RXR is tapping into its own preferred equity opportunities in line with Rechler’s outlook.

The firm is working on four different preferred equity investments totaling about $250 million in New York City. The money will be used to help lease buildings, facilitate upgrades and add amenities that tenants may want or demand. “I think it’s an opportunity for those that want to look through the noise,” he said.

Two coinciding areas of near-term concern for Rechler are the fallout from the recent regional banking crisis and the impact of higher rates on property valuations.

The collapse of Silicon Valley Bank and Signature Bank, as well as the troubles at First Republic Bank, were crises brought on by duration mismatch issues, Rechler said. “People were borrowing short term and investing long term and then there was that mismatch along the way.” 

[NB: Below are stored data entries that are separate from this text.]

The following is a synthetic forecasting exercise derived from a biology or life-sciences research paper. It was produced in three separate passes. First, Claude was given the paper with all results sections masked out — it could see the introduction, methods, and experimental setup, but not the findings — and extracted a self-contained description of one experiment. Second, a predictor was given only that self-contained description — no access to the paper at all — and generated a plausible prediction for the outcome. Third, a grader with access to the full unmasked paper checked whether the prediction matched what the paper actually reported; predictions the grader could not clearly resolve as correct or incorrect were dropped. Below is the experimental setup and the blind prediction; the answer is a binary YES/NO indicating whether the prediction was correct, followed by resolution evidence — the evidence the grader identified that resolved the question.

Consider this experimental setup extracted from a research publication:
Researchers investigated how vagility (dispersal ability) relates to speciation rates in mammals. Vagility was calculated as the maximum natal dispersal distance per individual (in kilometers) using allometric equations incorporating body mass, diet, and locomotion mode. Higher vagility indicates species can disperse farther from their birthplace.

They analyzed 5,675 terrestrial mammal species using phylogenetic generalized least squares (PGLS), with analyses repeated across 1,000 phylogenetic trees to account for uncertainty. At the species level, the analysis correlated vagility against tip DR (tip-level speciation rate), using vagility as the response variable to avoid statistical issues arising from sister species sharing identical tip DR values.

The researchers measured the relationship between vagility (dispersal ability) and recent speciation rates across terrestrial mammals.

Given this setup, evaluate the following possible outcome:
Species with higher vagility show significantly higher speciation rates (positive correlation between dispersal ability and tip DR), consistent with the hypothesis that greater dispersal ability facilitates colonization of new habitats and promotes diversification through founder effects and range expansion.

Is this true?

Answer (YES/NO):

Rechler likened the SVB and Signature struggles to the Savings & Loan Crisis of the 1980s, which eventually saw an estimated 3,000 banks and thrifts either fold or get bailed out by the US government.

The now-pressing duration risk considerations apply to about 4,000 regional and local banks. For Rechler, the credit risk that has yet to materialize ranks as the more important driver for market challenges during the next few years.

“We have to re-value everything for that,” he said. “And that’s why we have not yet really dealt with revenue, the banks or the challenges that are out there, the credit risk of that revaluation and how many loans are underwater [and] which equity has to be written off as part of that.”

On asset valuations, Rechler said the more normalized interest rate environment will require a widespread reevaluation across the commercial real estate market.

“That’s a pretty painful process because people have to then recognize what they once owned that was worth ‘X’ is worth a percentage of ‘X’ – whether that’s the equity or the debt – and there’s a whole restructuring process around that,” he said.

Cracks in the market right now are not necessarily linked to the quality of assets, Rechler said, but rather the capital structures behind the assets. “You’re seeing institutional-quality buildings with institutional owners deciding that based on that capital structure, they don’t want to throw good money after bad.”

Lack of transparency around value and a lack of market price discovery is further clouding investment decisions for owners and lenders. This void is opening the door for more gap financing to buy time, be it in the form of using preferred equity or other bridge lending measures.